Report each line of the records below that holds the word "site".

++++

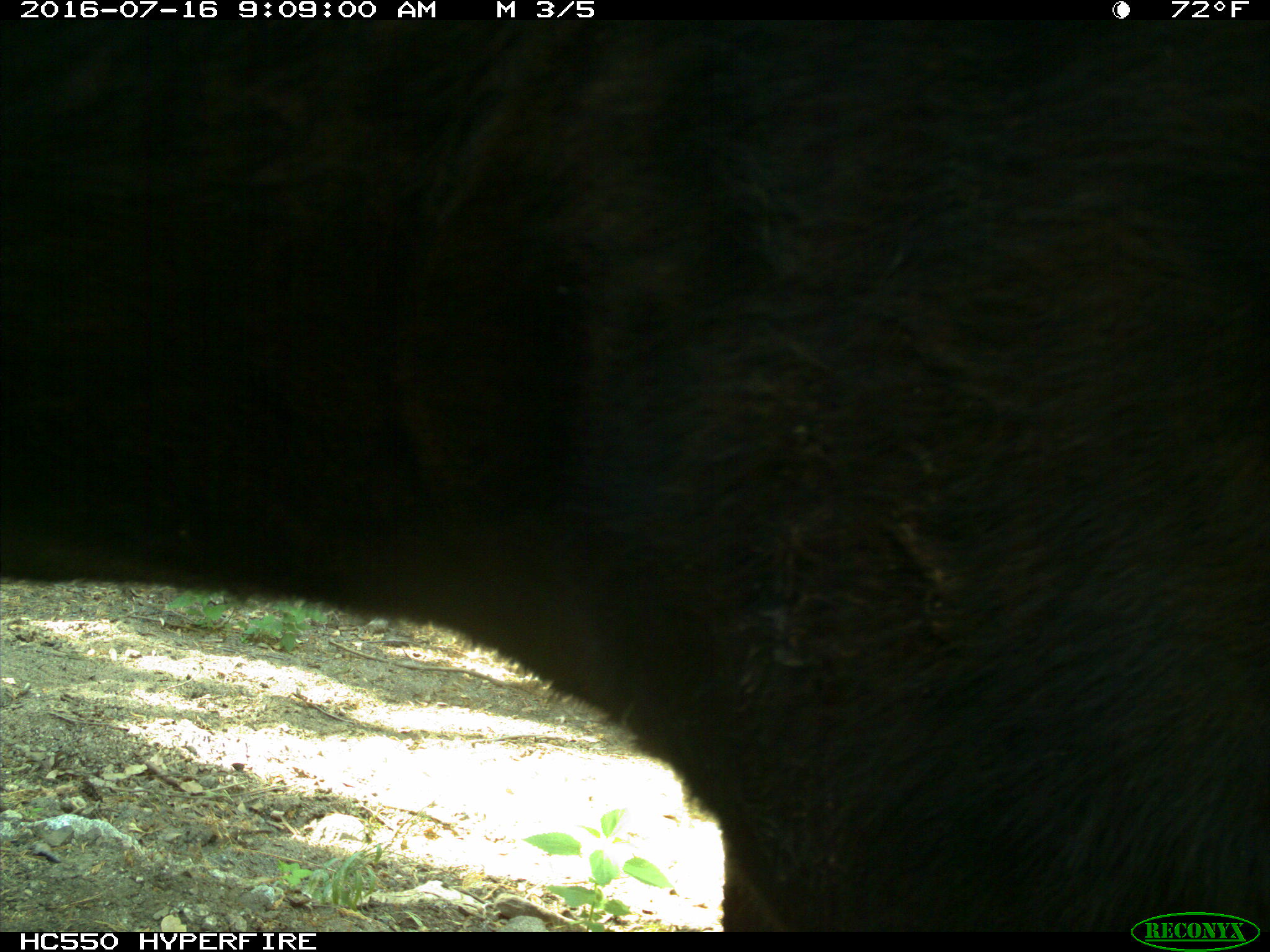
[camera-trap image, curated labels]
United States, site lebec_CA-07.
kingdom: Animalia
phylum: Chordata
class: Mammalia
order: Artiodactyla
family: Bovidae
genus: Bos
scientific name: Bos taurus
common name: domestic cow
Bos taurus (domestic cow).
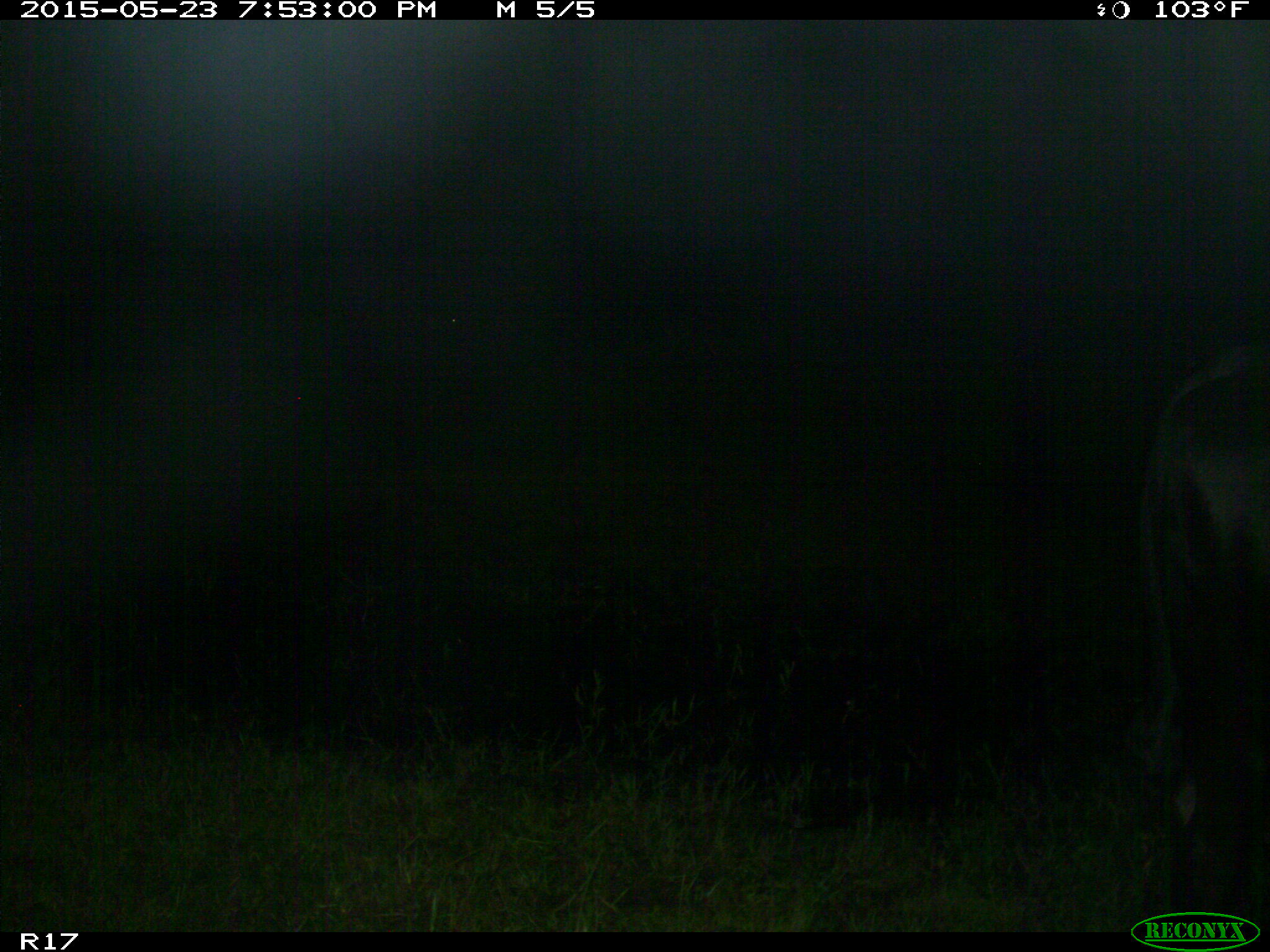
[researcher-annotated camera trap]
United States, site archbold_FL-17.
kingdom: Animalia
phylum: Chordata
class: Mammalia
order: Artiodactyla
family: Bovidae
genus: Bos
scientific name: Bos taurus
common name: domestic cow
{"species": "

++++

Exercise solution:
United States, site lebec_CA-07.
United States, site archbold_FL-17.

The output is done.